# Anyone selling a Pears soap (orig. recipe) substitute?



## SchmyeBubbula (Jan 29, 2018)

Is anyone selling a Pears soap substitute? And I mean the original recipe, that's darker, less translucent, lathers less, and lasts twice as long as what passes for Pears soap today. I gather that some of you are making your own; will you sell it to me? Is there a business that sells a rosin/glycerine soap very close to the old Pears?


----------



## Zany_in_CO (Jan 29, 2018)

Check out these threads:

http://www.soapmakingforum.com/showthread.php?t=43243

http://www.soapmakingforum.com/showthread.php?t=43252

http://www.soapmakingforum.com/showthread.php?t=62228

For more info, google: "pears soap, site:soapmakingforum.com"


----------



## SchmyeBubbula (Jan 29, 2018)

^ Thanks for the lead.... Just got back from reading the thread, and it's several years old, and it just says he was making it himself, but nothing about selling it, or no indication of any businesses selling something very close to the original Pears soap.
··········
### STATED TASK
Decide whether each of these statements agrees with the Pears soap thread: (a) the first poster says the original Pears soap lathers more than today's version; (b) the first poster asks whether a business sells a rosin/glycerine soap close to the old Pears; (c) the first poster says the thread they read is recent. Give yes or no for each, quoting the deciding words of the thread.

### DATA SECTION
··········
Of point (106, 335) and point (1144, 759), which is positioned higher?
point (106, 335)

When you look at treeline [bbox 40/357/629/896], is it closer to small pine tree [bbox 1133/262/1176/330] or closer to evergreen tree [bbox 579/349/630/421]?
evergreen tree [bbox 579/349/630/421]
··········
### OUTPUT
(a) No: "lathers less"
(b) Yes: "Is there a business that sells a rosin/glycerine soap very close to the old Pears?"
(c) No: "it's several years old"